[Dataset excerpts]
══════════
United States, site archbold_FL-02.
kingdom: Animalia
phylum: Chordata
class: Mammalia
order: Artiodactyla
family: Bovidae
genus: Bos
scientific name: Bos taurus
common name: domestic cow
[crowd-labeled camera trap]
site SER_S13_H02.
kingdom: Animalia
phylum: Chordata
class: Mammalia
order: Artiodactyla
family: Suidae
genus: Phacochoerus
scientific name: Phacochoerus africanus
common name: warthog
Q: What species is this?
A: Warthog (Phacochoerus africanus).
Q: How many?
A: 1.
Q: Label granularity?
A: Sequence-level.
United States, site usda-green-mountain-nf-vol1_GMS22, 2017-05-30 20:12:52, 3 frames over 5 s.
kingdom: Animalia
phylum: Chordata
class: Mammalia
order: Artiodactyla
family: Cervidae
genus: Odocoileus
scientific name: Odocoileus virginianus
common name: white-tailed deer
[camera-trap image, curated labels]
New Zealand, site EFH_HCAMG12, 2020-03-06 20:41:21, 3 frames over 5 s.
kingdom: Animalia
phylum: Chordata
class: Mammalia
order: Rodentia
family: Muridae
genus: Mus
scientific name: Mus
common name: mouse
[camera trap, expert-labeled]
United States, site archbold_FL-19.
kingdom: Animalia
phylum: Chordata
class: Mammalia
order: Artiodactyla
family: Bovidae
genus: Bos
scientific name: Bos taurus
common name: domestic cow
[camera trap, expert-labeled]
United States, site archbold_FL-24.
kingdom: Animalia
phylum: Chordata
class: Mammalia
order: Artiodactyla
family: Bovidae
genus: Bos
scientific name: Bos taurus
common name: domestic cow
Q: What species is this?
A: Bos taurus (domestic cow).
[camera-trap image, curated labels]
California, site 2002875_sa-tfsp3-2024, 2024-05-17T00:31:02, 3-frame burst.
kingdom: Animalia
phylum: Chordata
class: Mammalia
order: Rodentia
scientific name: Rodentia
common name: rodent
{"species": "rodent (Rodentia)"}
══════════
→ TASK
Wherever a line in the records contains the word "common", copy that line.

→ EXERCISE OUTPUT
common name: domestic cow
common name: warthog
common name: white-tailed deer
common name: mouse
common name: domestic cow
common name: domestic cow
common name: rodent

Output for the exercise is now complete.